Jakarta has become a textbook example of how quickly things can change when growth runs ahead of planning.

Regional studies show the city is sinking between 10 and 30 centimetres a year.

Millions of people and a large number of businesses are pumping groundwater from beneath the city. As the water disappears, the soil loses its strength and neighbourhoods subside.

At the same time, sea levels are rising, storms are getting stronger, and uneven tides are pushing in towards the coast. In the end, entire districts will end up below sea level.

A massive coastal wall is, for now, keeping the sea out, but it looks more like a postponement than a lasting solution.

Local media such as the Jakarta Globe report on residential areas where the ground floors of houses lie lower than the water outside the dikes.

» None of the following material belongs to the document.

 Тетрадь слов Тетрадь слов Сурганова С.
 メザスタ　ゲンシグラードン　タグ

At one end of the city, new skyscrapers are shooting up and sketching a modern skyline, while at the other end residents are battling floods, damp damage and a basic uncertainty how long their neighbourhood will remain liveable.

Asia’s megacities

The new list of the world’s largest cities is dominated by Asia. After Jakarta come Dhaka, Tokyo, New Delhi, Shanghai and Guangzhou, and only in seventh place do we find a city outside the continent, Cairo, with 25.6 million inhabitants.

Manila, Calcutta and Seoul complete the top ten, while São Paulo, Mexico City, Bombay, Beijing and Osaka sit just below.

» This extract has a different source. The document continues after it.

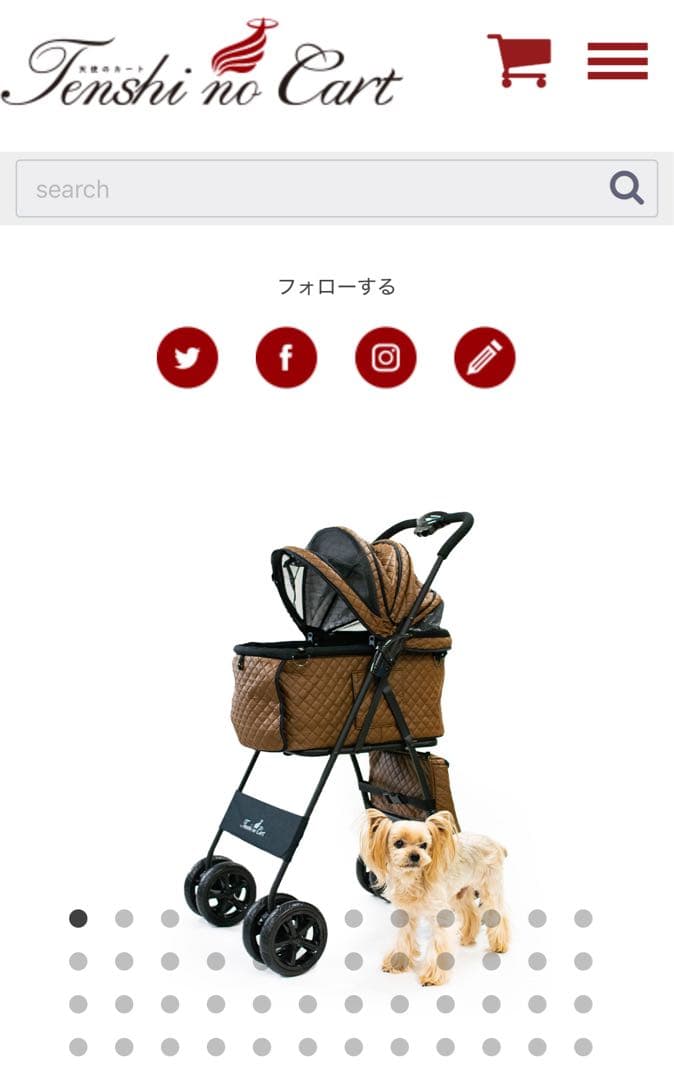 犬用天使のカート ポルテ・マットキルト・モカ Sサイズ フレームセット無し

This shift is changing the centre of gravity in the global economy. Investment, jobs and talent are increasingly moving towards gigantic regions in Asia and the Middle East.

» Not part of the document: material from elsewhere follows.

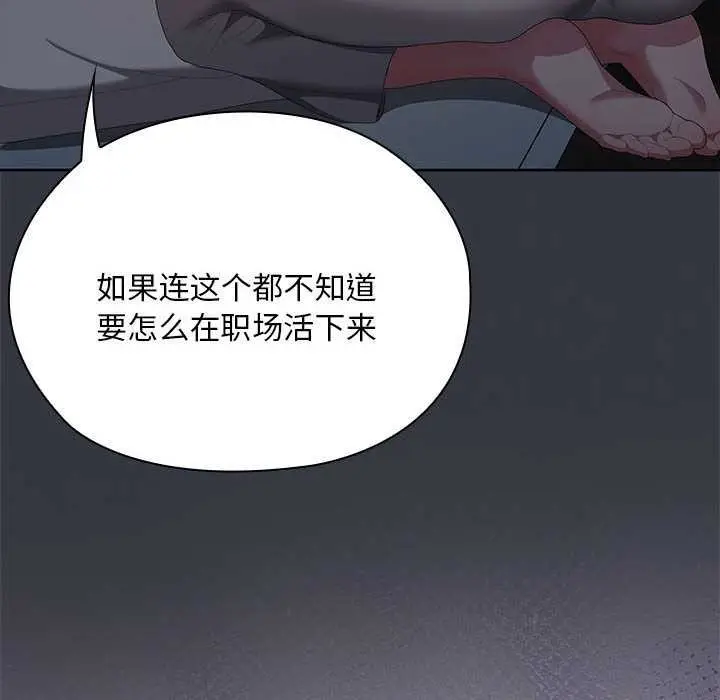 漫画《大企业里的小秘密》第62话第107张图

The effects can be felt all the way up in Northern Europe, where exports, supply chains and the industry of the future are having to adapt.

At the same time, overtourism is growing in many major cities, so travel writers are pointing to more distant destinations like Bhutan in the Himalayas as an expensive but attractive alternative. The capital, Thimphu, has roughly the same number of inhabitants as Cheltenham in England, which means it is far from being a giant metropolis in the style of Jakarta or Tokyo.